It is the advertising campaign that never ends. Whether you were watching Prime Suspect on CBC or Oliver Stone’s Any Given Sunday on Global or Friends, the highest rated show in Canada, the provincial government’s health-care commercials were played all over the television dial during the advertising breaks.
And yes, taxpayers paid for all of it.
The “Facts about Health Care” campaign has been going on since November. Full-page newspaper ads, a province-wide mailing and a ton of expensive television commercials have been featured presenting the government’s spin on its own health-care record. This may be the most expensive single advertising campaign in B.C. government history.
What is the price tag for this extravaganza? The Liberal government, breaking its own commitments on “open” government, refuses to say.
The irony is that this kind of government advertising no longer impacts public opinion. Voters are sophisticated consumers of media culture. Television viewers and newspaper readers know about ratings, prime time and advertising costs. If an ad appears again and again in prime time, viewers understand it is costing a great deal of money.
The government clearly hoped that this deluge of advertising spending would improve its dismal poll ratings on health care. Arguably, it is having the opposite effect.
Every time a government commercial appears, the main message voters receive is that the government is spending lots of their money on partisan advertising, ignoring the content of the commercial itself.
More problematic still for the government, Premier Gordon Campbell repeatedly promised before and after the last election that he would not permit the government to do this kind of advertising in the first place. Government advertising, he declared then, “diverted needed resources from patient care.”
This is not a public health information campaign. The government is not promoting flu shots or campaigning against tobacco. This is political advertising designed to defend the government’s record.
The government’s excuses for breaking its word to voters range from the curious to the dubious. The premier says that his government, with 75 out of 79 seats in the legislature, must advertise massively to counter “misinformation” from the two-member opposition, seniors groups and health care unions.
Campbell seems particularly bitter that the Hospital Employees’ Union dares to oppose his agenda after he broke his word and shredded its members’ contract, slashed their benefits and contracted out the work of the poorest paid health-care workers. The premier seems to expect those suffering the effects of his agenda to submit to his will.

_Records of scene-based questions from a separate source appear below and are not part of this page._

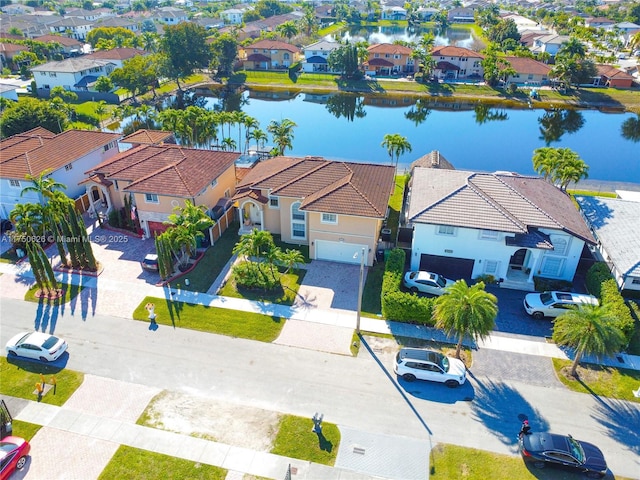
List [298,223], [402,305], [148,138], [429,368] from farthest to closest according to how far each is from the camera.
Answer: [148,138], [298,223], [402,305], [429,368]

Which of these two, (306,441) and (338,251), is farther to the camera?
(338,251)

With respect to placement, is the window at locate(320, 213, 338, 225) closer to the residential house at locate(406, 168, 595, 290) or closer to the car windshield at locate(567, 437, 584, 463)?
the residential house at locate(406, 168, 595, 290)

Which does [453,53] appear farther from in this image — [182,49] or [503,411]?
[503,411]

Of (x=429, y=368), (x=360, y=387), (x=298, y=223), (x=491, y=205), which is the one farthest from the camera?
(x=298, y=223)

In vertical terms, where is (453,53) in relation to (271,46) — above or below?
above

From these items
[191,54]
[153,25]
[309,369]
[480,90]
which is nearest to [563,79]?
[480,90]

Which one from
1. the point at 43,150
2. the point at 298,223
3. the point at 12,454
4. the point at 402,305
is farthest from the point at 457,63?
the point at 12,454

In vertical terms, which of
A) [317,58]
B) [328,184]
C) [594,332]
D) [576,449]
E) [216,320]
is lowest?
[216,320]
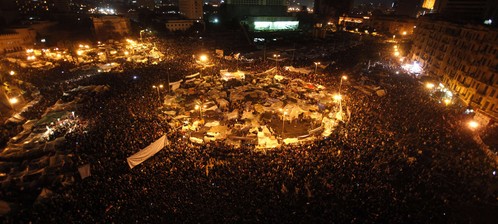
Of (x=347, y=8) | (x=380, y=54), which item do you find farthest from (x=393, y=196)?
(x=347, y=8)

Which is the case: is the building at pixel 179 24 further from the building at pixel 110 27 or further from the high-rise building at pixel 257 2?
the high-rise building at pixel 257 2

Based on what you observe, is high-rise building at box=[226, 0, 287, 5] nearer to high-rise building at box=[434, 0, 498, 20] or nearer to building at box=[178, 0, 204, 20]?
building at box=[178, 0, 204, 20]

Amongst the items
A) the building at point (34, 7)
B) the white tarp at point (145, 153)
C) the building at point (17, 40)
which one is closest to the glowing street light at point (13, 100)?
the white tarp at point (145, 153)

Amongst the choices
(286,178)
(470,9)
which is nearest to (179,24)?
(286,178)

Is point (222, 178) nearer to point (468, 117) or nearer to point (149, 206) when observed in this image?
point (149, 206)

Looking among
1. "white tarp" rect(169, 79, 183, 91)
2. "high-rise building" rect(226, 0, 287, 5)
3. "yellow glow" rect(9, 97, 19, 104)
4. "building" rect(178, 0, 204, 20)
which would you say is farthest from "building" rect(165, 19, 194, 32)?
"yellow glow" rect(9, 97, 19, 104)
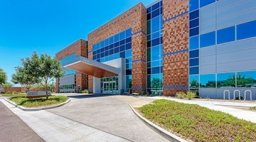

Health Services Minister Colin Hansen told the Union of B.C. Municipalities that British Columbians should not worry about the cost of the advertising because it doesn’t come directly out of the Health Ministry budget, but from the government’s centralized communications budget. What part of “there is only one taxpayer” does Hansen not understand?
The main problem with the ad campaign is that it distorts the government’s own record on health care. What are the real facts?
Waiting lists are longer, every health region in the province has to cut services to make up for growing funding shortfalls and the government is closing needed facilities such as Saint Mary’s Hospital in New Westminster.
Health services that used to be covered under public medicare — such as physiotherapy — are being delisted. Fancy and expensive privatization schemes have been undertaken such as the Abbotsford P3 experiment.
Increased MSP premium taxes and user fees have been imposed on patients, a policy particularly harmful to seniors. In a dramatic way, the Liberal government has forced many seniors to ask whether they can afford to get the treatment they need. This makes the government’s assertions in its advertising that it has improved PharmaCare a particularly cruel hoax.
While the federal government and the public have increased their contributions to the health system, the provincial share of overall health expenditures in B.C. has dropped under this government for the first time in two decades. In effect, Campbell and Collins have diverted federal health-care monies to pay for tax cuts.
Finally, there was the sad case of Bill 92, introduced by Hansen last November to ban extra billing at private clinics and comply with the Canada Health Act. The bill was passed by the B.C. legislature in early December then killed by the premier late in the month after an outcry from a core group of B.C. Liberal financial contributors, the owners of private health-care clinics.
This fiasco reveals more than the incompetence of the premier and his minister of health services in managing health-care policy. It underscores the government’s refusal to comply with its legal and political responsibilities under the laws that protect public medicare in Canada.
Instead, the government is cranking up the volume on its spin at taxpayers’ expense. Why not let the premier know you want to end this waste of money? The number listed in their health-care brochure is 1-800-465-4911.
Call and, in the words of another famous commercial, say “stop the insanity.”